WHAT IS REQUIRED = Reproduce exactly the line in which "Is the nearer" occurs and all the lines after it, ending with the last line.

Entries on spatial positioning
=-=-=
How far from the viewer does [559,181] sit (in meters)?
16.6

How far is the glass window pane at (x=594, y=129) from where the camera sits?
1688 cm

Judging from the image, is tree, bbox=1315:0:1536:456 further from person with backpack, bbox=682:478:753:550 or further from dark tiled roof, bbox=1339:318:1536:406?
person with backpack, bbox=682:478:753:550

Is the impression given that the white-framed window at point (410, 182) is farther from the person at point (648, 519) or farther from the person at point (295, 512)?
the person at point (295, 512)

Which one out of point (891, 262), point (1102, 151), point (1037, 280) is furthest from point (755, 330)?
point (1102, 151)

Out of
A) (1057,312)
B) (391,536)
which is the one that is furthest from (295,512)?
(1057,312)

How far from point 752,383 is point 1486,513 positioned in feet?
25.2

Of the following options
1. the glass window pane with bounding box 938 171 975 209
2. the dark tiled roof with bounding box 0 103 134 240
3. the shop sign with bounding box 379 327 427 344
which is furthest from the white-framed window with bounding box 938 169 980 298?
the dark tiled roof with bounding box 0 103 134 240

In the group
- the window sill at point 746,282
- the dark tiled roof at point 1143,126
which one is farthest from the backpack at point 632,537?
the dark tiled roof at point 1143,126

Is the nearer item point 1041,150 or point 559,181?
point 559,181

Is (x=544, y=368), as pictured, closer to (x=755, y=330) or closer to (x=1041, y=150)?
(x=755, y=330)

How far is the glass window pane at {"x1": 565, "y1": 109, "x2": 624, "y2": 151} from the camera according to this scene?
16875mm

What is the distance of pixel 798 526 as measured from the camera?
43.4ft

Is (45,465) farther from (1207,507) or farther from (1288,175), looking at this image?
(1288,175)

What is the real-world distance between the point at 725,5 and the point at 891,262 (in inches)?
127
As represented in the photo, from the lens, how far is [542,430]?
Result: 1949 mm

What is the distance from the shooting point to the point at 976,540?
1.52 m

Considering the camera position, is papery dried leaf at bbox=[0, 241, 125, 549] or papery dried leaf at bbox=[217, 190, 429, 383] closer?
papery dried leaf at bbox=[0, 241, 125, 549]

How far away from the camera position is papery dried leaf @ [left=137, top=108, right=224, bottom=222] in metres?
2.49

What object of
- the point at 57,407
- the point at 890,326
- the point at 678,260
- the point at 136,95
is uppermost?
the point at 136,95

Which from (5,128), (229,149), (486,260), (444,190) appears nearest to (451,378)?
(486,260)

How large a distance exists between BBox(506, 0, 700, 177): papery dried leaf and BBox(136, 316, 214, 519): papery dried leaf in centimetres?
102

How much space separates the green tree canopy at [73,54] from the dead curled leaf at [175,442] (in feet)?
=-=-=
ANSWER TO THIS PROBLEM =
Is the nearer item point 1041,150 or point 559,181?
point 559,181

Is (x=544, y=368), as pictured, closer to (x=755, y=330) or closer to (x=1041, y=150)?
(x=755, y=330)

How far is the glass window pane at {"x1": 565, "y1": 109, "x2": 624, "y2": 151} from the camera according to this scene?
16875mm

What is the distance of pixel 798 526 as measured from the camera?
43.4ft

Is (45,465) farther from (1207,507) or farther from (1288,175), looking at this image?
(1288,175)

What is the real-world distance between the point at 725,5 and the point at 891,262 (in inches)?
127
As represented in the photo, from the lens, how far is [542,430]?
Result: 1949 mm

What is the distance from the shooting point to the point at 976,540?
1.52 m

Considering the camera position, is papery dried leaf at bbox=[0, 241, 125, 549] or papery dried leaf at bbox=[217, 190, 429, 383] closer?
papery dried leaf at bbox=[0, 241, 125, 549]

How far away from the camera position is papery dried leaf @ [left=137, top=108, right=224, bottom=222] in metres?
2.49

What object of
- the point at 57,407
- the point at 890,326
- the point at 678,260
- the point at 136,95
is uppermost?
the point at 136,95

Which from (5,128), (229,149), (486,260), (444,190) appears nearest to (451,378)?
(486,260)

How large a distance exists between BBox(506, 0, 700, 177): papery dried leaf and BBox(136, 316, 214, 519): papery dried leaf in centimetres?
102

How much space separates the green tree canopy at [73,54] from the dead curled leaf at [175,442] (in feet)?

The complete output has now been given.